**Passage given**
Thereafter, he said, she ran upstairs and changed her pants. He also said that he had seen the tracksuit pants and that there was no hole or tear in them. It should be noted that at the time the police came to the house the Complainant was wearing a pair of shorts.
The plaintiff entered a plea of not guilty to the charge and disputed the basis for the grant of an apprehended violence order which the police sought. The matter was heard over 4 days, being 26 August 2009, 1 and 2 March 2010 and concluded on 1 November 2010. On 1 November 2010 the Magistrate dismissed the charge but granted the apprehended violence order. His reasons for dismissing the charge included accepting expert evidence from a forensic pathologist that it was extremely unlikely that a thrown piece of porcelain bowl would result in multiple scratch marks on the thigh (as the Complainant had) because it would require multiple applications of force with a sharp edge and repeated horizontal motion to cause such injury. The expert witness said that he had examined the tracksuit pants and saw no cut-like marks in the region of where he would expect them to be if such an injury had been sustained. He also said that he observed no blood on the tracksuit pants, on the interior of them, and it would be extremely unlikely for there to have been no bleeding almost immediately after sustaining such an injury.

Records
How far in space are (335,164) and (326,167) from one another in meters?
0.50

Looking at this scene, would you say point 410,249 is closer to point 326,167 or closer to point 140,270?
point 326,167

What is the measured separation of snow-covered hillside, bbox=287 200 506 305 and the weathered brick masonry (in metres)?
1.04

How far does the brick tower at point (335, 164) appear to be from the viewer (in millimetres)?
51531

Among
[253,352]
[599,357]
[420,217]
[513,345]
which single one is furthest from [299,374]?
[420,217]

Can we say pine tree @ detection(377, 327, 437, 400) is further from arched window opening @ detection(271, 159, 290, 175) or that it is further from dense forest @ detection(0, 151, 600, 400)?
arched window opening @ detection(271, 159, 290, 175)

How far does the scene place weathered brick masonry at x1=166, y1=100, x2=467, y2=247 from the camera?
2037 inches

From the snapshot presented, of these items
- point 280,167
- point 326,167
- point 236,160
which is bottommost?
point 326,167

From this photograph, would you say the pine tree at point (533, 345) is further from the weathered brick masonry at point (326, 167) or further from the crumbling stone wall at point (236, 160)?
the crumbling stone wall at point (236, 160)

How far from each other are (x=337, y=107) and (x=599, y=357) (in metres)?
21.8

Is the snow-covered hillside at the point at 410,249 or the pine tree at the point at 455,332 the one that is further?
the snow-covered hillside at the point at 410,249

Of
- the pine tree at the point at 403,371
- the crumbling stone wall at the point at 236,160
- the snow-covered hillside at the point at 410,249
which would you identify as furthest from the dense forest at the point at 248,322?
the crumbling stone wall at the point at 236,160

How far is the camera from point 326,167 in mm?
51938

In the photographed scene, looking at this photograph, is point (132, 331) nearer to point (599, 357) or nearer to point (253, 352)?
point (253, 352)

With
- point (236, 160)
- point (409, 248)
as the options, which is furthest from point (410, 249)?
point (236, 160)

**Exercise tasks**
A) List every date on which the case passage says the matter was heard.
B) Condense the case passage's paragraph beginning "The plaintiff entered a plea of not guilty" into a shorter version that keeps its main facts.
C) Carry on the case passage from the point where it stops.

**Set of answers**
A)
- 26 August 2009
- 1 March 2010
- 2 March 2010
- 1 November 2010

B)
The plaintiff pleaded not guilty and disputed the basis for the apprehended violence order sought by the police. The matter was heard over four days: 26 August 2009, 1 and 2 March 2010, and 1 November 2010. On 1 November 2010 the Magistrate dismissed the charge but granted the order.

His reasons included expert evidence from a forensic pathologist. The pathologist said a thrown piece of porcelain bowl was extremely unlikely to cause the multiple scratch marks on the Complainant's thigh, since that would take repeated force with a sharp edge and repeated horizontal motion. He had examined the tracksuit pants and found no cut-like marks where they would be expected and no blood inside them. He added that such an injury would almost certainly have bled almost immediately.

C)
The legislation
On 2 February 2011 the Plaintiff applied for costs pursuant to s 212 Criminal Procedure Act 1986. The Magistrate refused the application for costs relying on the provisions of s 214 (1)(a) and (c) of the Act.
Those sections relevantly provide:
212 When costs may be awarded
(1) A court may award costs in criminal proceedings only in accordance with this Act.
(2) This Act does not affect the payment of costs under the Costs in Criminal Cases Act 1967.
...
214 Limit on award of professional costs to accused person against prosecutor acting in public capacity
(1) Professional costs are not to be awarded in favour of an accused person in summary proceedings unless the court is satisfied as to any one or more of the following:
(a) that the investigation into the alleged offence was conducted in an unreasonable or improper manner,
(b) that the proceedings were initiated without reasonable cause or in bad faith or were conducted by the prosecutor in an improper manner,
(c) that the prosecutor unreasonably failed to investigate (or to investigate properly) any relevant matter of which it was aware or ought reasonably to have been aware and which suggested either that the accused person might not be guilty or that, for any other reason, the proceedings should not have been brought,
(d) that, because of other exceptional circumstances relating to the conduct of the proceedings by the prosecutor, it is just and reasonable to award professional costs.
...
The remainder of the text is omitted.